*Compiti assegnati:*
1. Rispondi alle seguenti domande sull'articolo dedicato al modello Calabria.
(a) Secondo il titolo, per chi rappresenta un rischio il modello Calabria?
(b) In quale momento, rispetto alle elezioni regionali, i commentatori si sono esercitati sul tema dell'unità tradita?
(c) Che cosa, secondo l'autore, porta al collasso i partiti come istituzioni?
2. Scrivi il seguito dell'articolo sul modello Calabria, partendo dall'ultima frase riportata.

*Fonte:*

Modello Calabria, riportare tutto a 'uno'. Un rischio per tutta la politica italiana
Istituzioni ed economia
In questi ultimi giorni, a ridosso delle elezioni regionali, molti commentatori - di destra e di sinistra - si sono esercitati sul tema dell'unità tradita e del proliferare correntizio, come causa della debolezza dei partiti. Solo a prima vista, a mio parere, queste giuste critiche possono considerarsi rivolte contro la feconda pluralità di "anime" esistenti in un soggetto politico. Ad essere disgregativa e a portare al collasso i partiti come istituzioni, tanto sul piano nazionale quanto sul piano locale, è la “ricapitolazione” della dinamica politica sull’uno, sull’unico, cioè la chiusura sul presunto e cosiddetto leader dell’insieme dei mezzi, dei fini e delle relazioni, da cui è costituita l’attività partitica.

*Dati forniti:*
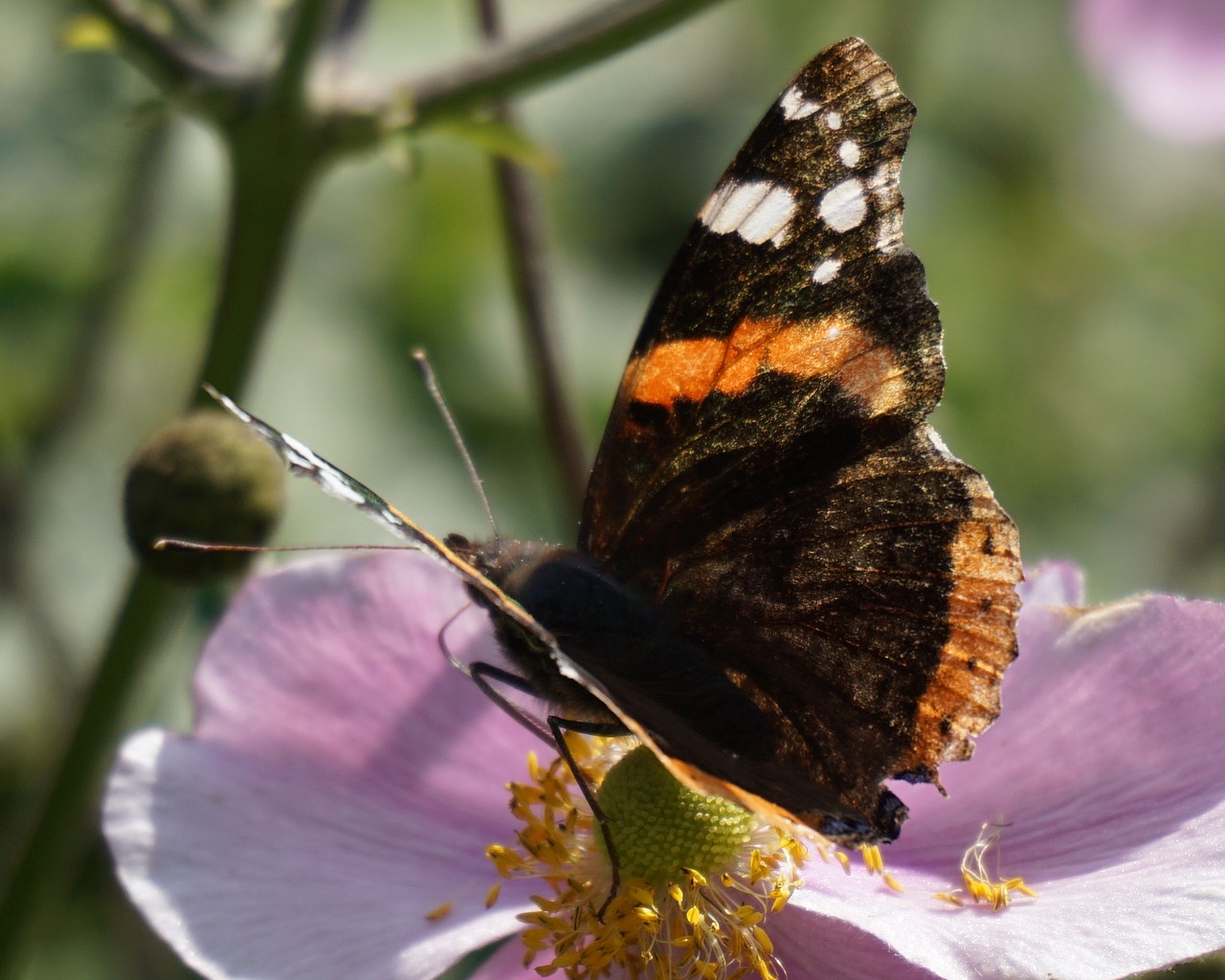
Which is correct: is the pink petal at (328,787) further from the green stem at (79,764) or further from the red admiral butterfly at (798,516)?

*Risposte ai compiti:*
1.
(a) Per tutta la politica italiana.
(b) In questi ultimi giorni, a ridosso delle elezioni regionali.
(c) La "ricapitolazione" della dinamica politica sull'uno, cioè la chiusura sul presunto leader dell'insieme dei mezzi, dei fini e delle relazioni che costituiscono l'attività partitica.

2.
Si tratta di una dinamica che va molto oltre la “personalizzazione” della politica contemporanea e rimanda invece all’antica immagine dei maggiorenti (signori delle tessere o della spesa locale) che si trasformavano in signori della guerra, dentro partiti che si trasformavano per ogni congresso o elezione in un teatro di sanguinoso conflitto fratricida. Questo fa degenerare in “correnti”, cioè in un meccanismo di controllo e rendita interna, le componenti culturali che dovrebbero avere una forza aggregativa e espansiva esterna.
Tale processo è particolarmente diffuso nelle aree territoriali più refrattarie ad allontanarsi dai modelli consolidati e disponibili solo a adattare il vecchio correntismo partitocratico al nuovo leaderismo carismatico o supposto tale. E si tratta di aree che a questa resistenza devono addebitare il proprio sottosviluppo politico e civile e di conseguenza l’inefficienza di governo. Da questo punto di vista, la Calabria rappresenta purtroppo un vero paradigma e alle ultime elezioni regionali non ha mancato di dimostrarlo.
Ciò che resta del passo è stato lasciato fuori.